> Records for processing
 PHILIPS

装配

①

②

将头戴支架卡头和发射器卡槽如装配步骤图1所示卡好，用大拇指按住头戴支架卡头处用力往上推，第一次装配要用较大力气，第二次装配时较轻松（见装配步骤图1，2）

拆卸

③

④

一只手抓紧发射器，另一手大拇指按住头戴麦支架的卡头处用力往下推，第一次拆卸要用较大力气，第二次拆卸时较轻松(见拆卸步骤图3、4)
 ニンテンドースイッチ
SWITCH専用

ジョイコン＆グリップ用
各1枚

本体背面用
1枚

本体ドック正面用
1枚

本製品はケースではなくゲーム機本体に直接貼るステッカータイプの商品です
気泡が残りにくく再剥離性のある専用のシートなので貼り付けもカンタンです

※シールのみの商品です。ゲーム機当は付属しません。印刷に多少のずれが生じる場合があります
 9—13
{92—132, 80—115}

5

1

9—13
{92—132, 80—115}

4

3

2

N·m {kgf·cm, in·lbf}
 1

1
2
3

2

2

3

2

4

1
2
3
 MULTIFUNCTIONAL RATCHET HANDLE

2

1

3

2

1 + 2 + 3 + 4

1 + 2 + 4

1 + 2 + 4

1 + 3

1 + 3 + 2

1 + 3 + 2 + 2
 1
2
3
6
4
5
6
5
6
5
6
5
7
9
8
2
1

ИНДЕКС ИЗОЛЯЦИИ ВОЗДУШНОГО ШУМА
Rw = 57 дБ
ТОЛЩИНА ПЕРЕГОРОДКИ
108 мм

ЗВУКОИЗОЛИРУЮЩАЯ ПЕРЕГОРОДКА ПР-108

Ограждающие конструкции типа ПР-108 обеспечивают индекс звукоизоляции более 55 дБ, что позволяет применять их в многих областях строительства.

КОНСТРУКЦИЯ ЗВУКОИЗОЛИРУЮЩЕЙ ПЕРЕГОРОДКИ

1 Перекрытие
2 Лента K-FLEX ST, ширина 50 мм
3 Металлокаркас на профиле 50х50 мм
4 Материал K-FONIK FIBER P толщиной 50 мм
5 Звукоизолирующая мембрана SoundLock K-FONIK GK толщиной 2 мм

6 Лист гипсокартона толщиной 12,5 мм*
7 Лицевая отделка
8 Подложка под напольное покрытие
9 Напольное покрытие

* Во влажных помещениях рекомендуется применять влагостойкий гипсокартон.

> Task description
Check each line of the entries for the string "покрытие". Copy the lines that have it.

> Task response
8 Подложка под напольное покрытие
9 Напольное покрытие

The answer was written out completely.